* Begin PROVIDED PASSAGE *
Am 13.08.2009 um 22:30 schrieb Brian Hurt:
> Now, I can certainly see a lot of potiential downsides to this.
> Redefining what #{} or #() means is just the start.
I think, this is the reason Rich is not very positive for that idea:
because nobody came up with a way of defining "namespaces" for reader
macros, so that they don't interfere with each other.
> But it'd make it a lot easier to do things with DSLs.
I'm happy with macros for DSLs. Actually the macros just quasiquote
their arguments and pass them on to actual functions.
> So, what are people's thoughts?
I've yet to see the desire for a self-defined reader macro. But I'm no
Common Lisper (a Schemer actually). So I'm not used to reader macros.
Maybe I'm missing the paradise.
I'm not necessarily opposed to the idea. But I wouldn't give it high
priority either.
* End PROVIDED PASSAGE *
* Begin INFORMATION SUPPLIED *
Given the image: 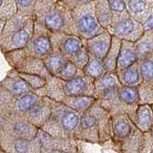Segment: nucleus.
* End INFORMATION SUPPLIED *
TASK INSTRUCTIONS:
- a) Using the message on reader macros, state whether each of the following agrees with it: (i) the writer says Rich is enthusiastic about reader macros; (ii) the writer identifies as a Schemer rather than a Common Lisper; (iii) the writer would give the idea high priority. Answer yes or no for each and quote the deciding words.
- b) Reproduce verbatim the portion of the message on reader macros that begins at the words "Am 13.08.2009 um" and stops after "are people's thoughts?".
- c) Extend the message on reader macros, picking up after its final sentence.
The data placed after the message on reader macros is separate material.

RESULTS IN ORDER:
- a)
(i) No: "Rich is not very positive for that idea"
(ii) Yes: "I'm no Common Lisper (a Schemer actually)"
(iii) No: "I wouldn't give it high priority either"

- b)
Am 13.08.2009 um 22:30 schrieb Brian Hurt:
> Now, I can certainly see a lot of potiential downsides to this.
> Redefining what #{} or #() means is just the start.
I think, this is the reason Rich is not very positive for that idea:
because nobody came up with a way of defining "namespaces" for reader
macros, so that they don't interfere with each other.
> But it'd make it a lot easier to do things with DSLs.
I'm happy with macros for DSLs. Actually the macros just quasiquote
their arguments and pass them on to actual functions.
> So, what are people's thoughts?

- c)
Sincerely
Meikel
Indeed, Rich has said that he's strongly disinclined to add them:
http://groups.google.com/group/clojure/browse_frm/thread/f1148b3569e8d275
For my part, I would like to have them available, simply because I
like concise, purpose-built languages (xpath-esque tree traversal
stuff lately). But then, I can see the damage they've caused in other
environments. Power and responsibility aren't always well-managed.
- Chas
Would it make any difference if the scope of the reader macro was
limited to the file which defines/uses it? Any file that wanted to
use a custom reader macro would then have to add its own
(use-reader-macro ...) statements, and there'd be no possibility for
conflicts.
Something like:
(defn comment-block-begin []
"Dispatch function for beginning of block comments")
(use-reader-macro '#| comment-block-begin)
Oops, I see on the link given elsewhere in this thread that that was
already discussed and dismissed.
>
> What is the main point of reader macros? Is it so you can define your
> own short-hand syntax, or is it the ability to get more direct access
> to the reader?
> If it is the first point, then I'd be happy to not have them - to me
> shorthand doesn't buy much.
> If it is the second point then why not simply have the reader pipe raw
> text into a reader macro?
> Ie, usage would be like
> (def-reader-macro pass-through [raw-string]
> (read-string raw-string))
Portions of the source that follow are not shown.